Publication details

Propagation of hotspot volcanism driven flexure in oceanic crust – 85°E Ridge case study



Year of publication 2017
Type Article in Periodical
Magazine / Source Marine and Petroleum Geology
MU Faculty or unit

Faculty of Science

Field Seismology, vulcanology, and Earth structure
Keywords 85°E Ridge; Bay of Bengal; Hotspot volcanism; Crustal flexure; Oceanic crust; East India
Description The study focuses on the flexural down-warping of oceanic crust related to the Early Cretaceous hotspot volcanic chain in offshore East India, drawing from robust reflection seismic coverage of the 85°E Ridge and associated moats and arches. Seismic data image three moat-filling units including the basal pelagic, landslide and ponded units, representing the sedimentary record preceding, coeval and postponing flexure.
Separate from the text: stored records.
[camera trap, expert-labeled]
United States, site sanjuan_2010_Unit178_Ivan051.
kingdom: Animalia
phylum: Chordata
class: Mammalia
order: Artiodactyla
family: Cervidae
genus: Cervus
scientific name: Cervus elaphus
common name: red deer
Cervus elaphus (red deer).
Their stacking patterns allow one to understand the flexural history of the oceanic crust reacting to the volcanic load, in space and time. The flexural history of the oceanic crust can be divided into four stages. The first stage is the brittle faulting-assisted flexure reacting to the appearance of the load. It has a short wavelength and controls the development of moat undergoing deposition of the landslide unit. Then follows the long-wavelength flexure, when the arch starts to develop. The flexural arch formation prevents the landslide unit from covering it, while the moat keeps subsiding. The third flexure stage is a short-wavelength deformation when the moat and arch subside together. Accordingly, the syn-flexural landslide unit records an initial rapid and a later slower subsidence. The fourth flexure stage is characterized by the passive infill of moat by sediments of ponded unit, although limited isostatic adjustments can occur, accompanied by mass wasting.